When seniors engage with other generations – magic happens. I’ve spent my career promoting the benefits of intergenerational activities and experiencing the outcomes first-hand. I was personally called to my profession because my grandfather lived with my family when I was a young child. My special relationship with my grandfather and observing many of his day-to-day caregiving needs motivated me to pursue nursing as a career.
Similarly, I’ve talked with many others who were inspired to join the field after volunteering with senior organizations in their youth. Eventually, these conversations flicked on a light bulb: intergenerational interactions can have another benefit that current research has yet to show, including that they help create enthusiasm for a career in senior care.
As a nation, we are desperate for more caregivers and nurses focused on senior health, wellness and acute care. A recent report from Georgetown University predicted that the nursing workforce will face a shortfall of 193,000 professionals by 2020, primarily due to the wave of aging Baby Boomers.
While not every interaction will necessarily pique career aspirations as a caregiver, there are numerous benefits associated with engaging across generations.
Take the Graland Country Day School in Denver, for example. The school partners with Jiminy Wicket, an organization that teaches students how to play croquet so they can establish connections with seniors. Seventh grade students at Graland are paired with senior residents twice a month to play the sport and get to know one other. For seniors, the activity provides a sense of purpose imparting life lessons to a younger generation. The students gain valuable social skills, such as patience, kindness and a deep understanding about senior experiences, including memory loss. The program is one of many that highlights how increased interaction among children and seniors can enhance the mind, body and spirit of all those involved.
Mind: Stimulates Memory & Social Development
Research shows when people with Alzheimer’s or other form of memory loss participate in intergenerational activities, they perform better on memory tests. Regarding benefits for the development of young children, infants who have regular exposure to older adults experienced higher personal and social development by 11 months, compared to their peers.
Body: Promotes Physical Well-Being
According to research by Generations United, seniors who regularly volunteer with young people burn 20 percent more calories per week than those who don’t. They’re also less likely to experience falls and to use their canes. This is likely because when engaging with young people in physical activities, they are increasing blood flow, flexibility and balance.

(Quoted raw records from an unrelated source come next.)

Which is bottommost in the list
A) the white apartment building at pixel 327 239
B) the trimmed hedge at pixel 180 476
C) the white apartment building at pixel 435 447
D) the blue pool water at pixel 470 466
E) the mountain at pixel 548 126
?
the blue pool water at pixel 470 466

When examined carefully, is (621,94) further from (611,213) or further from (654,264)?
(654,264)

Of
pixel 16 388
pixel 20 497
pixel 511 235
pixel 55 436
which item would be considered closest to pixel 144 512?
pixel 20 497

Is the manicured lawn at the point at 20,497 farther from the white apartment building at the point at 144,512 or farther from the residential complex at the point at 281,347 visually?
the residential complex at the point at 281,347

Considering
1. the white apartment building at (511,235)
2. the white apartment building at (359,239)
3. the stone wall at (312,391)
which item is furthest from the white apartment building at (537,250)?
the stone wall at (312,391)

Spirit: Builds Emotional Bonds That Last
Erik Erikson, one of the first psychologists to describe social development across the lifespan, concluded that during the final stage of emotional development, people look back on their lives seeking to find meaning and make sense of the lives they have lived.
When children or younger adults spend time with seniors it helps to dispel or conquer the negative stereotypes related to aging. One of the most important and beneficial outcomes from this is that younger people recognize and appreciate their shared humanity. Through engaging in meaningful activities with older adults, they come to realize that they truly have the same basic human needs, such as love and belonging, safety and self esteem.
Developing connections with a younger generation can help seniors feel a greater sense of fulfillment. For young people, these connections develop increased self-esteem and confidence, as well as better emotional and social skills. One of my favorite recent examples of this is a heartwarming video of the Tots 2 Seniors program in Beverly Hills, California.
By creating opportunities for children to connect with seniors, we could help fill the anticipated nursing and caregiver gap – simply because our kids will be groomed to grow a serving heart making them more inclined to take on the rewarding work of caring for tomorrow’s seniors.
Let’s pledge to continue fostering these relationships through intergenerational activities that benefit the mind, body and spirit. Cultural anthropologist Margaret Mead explained it best, “Somehow we have to get older people back close to growing children if we are to restore a sense of community, a knowledge of the past, and a sense of the future.”